Mr Brodin described atypical built-in storage and dressers, as well as unexpected details such as champagne coolers hidden in ottomans, TVs hidden behind mirrors and speakers hidden in the ceiling. The only problem with a closet like this is that its owner may not want to leave.
The same concept applies to exteriors. “Instead of the white stucco and cold stone that we’ve seen in many megacities in the past, warmer tones and thoughtful design cues are now enhancing modern exteriors,” Mr. Parnes said. “Instead of minimalist styles, fuller landscaping, bronzes, warm colors and organic materials are in vogue and are helping halfway houses from cold homes.”
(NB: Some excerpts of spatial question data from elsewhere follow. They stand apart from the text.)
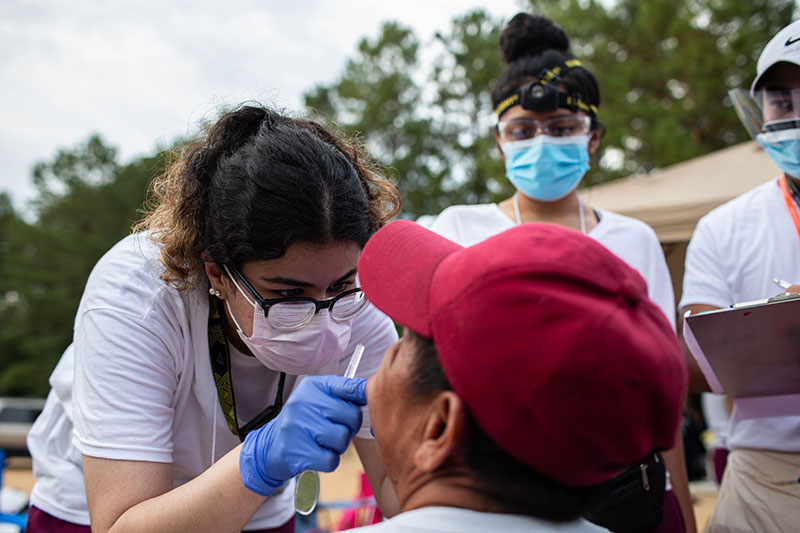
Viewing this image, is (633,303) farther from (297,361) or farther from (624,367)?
(297,361)

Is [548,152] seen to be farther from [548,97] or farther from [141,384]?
[141,384]

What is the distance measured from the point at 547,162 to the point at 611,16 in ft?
45.2

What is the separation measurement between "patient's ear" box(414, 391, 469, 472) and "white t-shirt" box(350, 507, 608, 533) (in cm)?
7

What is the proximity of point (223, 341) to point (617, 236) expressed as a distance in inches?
62.0

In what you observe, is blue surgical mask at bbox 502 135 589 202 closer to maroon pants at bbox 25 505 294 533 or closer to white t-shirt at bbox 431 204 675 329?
white t-shirt at bbox 431 204 675 329

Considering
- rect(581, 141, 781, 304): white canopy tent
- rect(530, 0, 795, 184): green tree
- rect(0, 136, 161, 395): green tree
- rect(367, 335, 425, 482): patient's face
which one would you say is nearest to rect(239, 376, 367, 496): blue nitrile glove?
rect(367, 335, 425, 482): patient's face

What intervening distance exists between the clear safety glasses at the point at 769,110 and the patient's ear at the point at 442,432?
5.84ft

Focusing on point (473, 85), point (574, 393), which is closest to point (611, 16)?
point (473, 85)

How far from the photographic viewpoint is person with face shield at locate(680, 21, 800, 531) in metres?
1.91

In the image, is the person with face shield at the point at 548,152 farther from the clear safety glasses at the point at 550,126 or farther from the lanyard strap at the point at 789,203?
the lanyard strap at the point at 789,203

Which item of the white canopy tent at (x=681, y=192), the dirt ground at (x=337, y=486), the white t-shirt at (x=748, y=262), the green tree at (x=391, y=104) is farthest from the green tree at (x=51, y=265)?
the white t-shirt at (x=748, y=262)

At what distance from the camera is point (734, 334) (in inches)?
63.3

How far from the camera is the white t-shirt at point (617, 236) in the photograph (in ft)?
7.76

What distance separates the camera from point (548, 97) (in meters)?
2.51
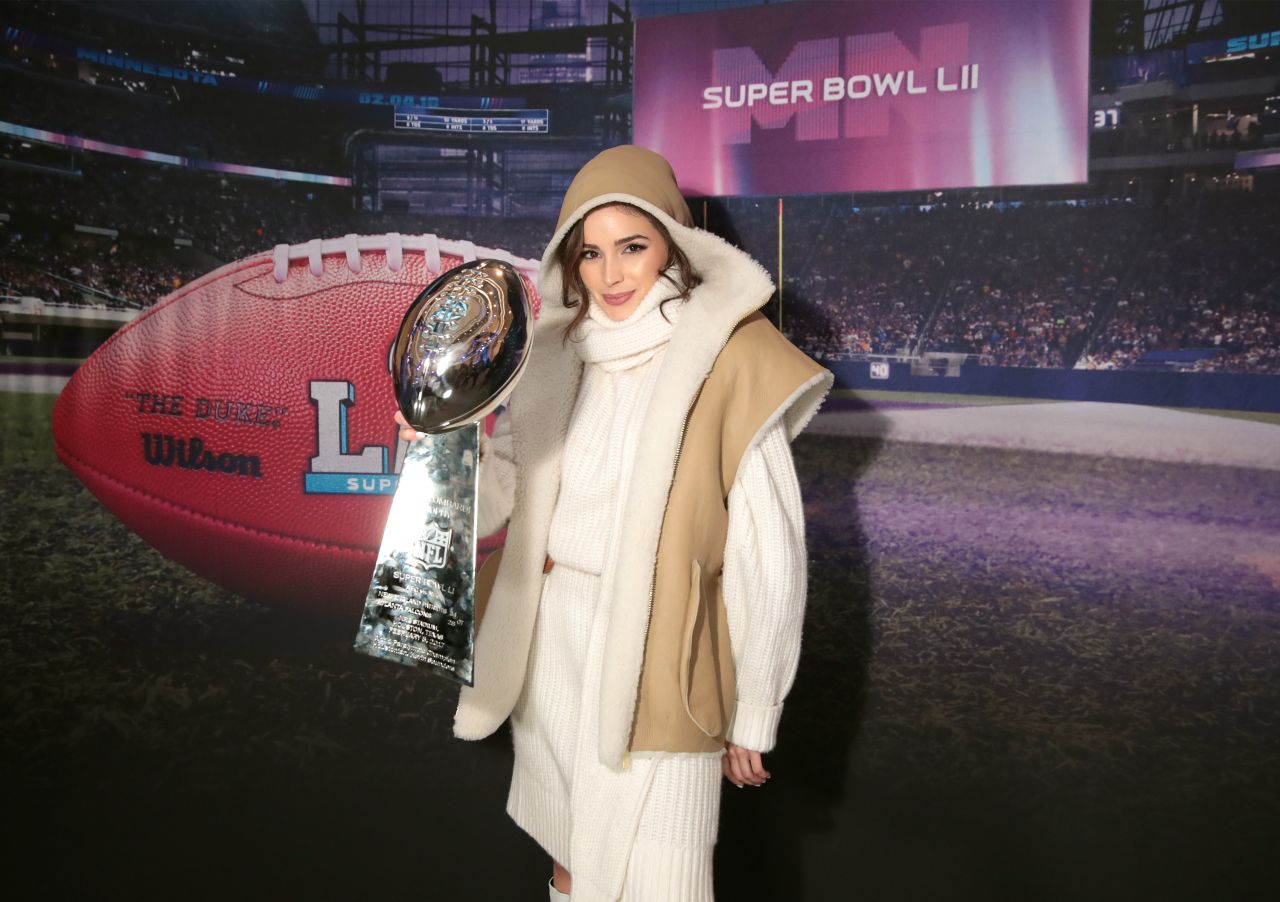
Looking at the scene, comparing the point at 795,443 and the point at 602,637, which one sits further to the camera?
the point at 795,443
Exhibiting raw materials, even concrete and steel, can add interest to a very large home, Mr. Escudero said. “Raw materials such as exposed concrete and steel add extra comfort to the built environment and are reminiscent of nature even in large-scale projects,” he said.
“Like good storytelling, in order to make a megamander comfortable and unified, the key is to create a variety of experiences that can change over time, thanks to its materiality, volume, geometry and light.”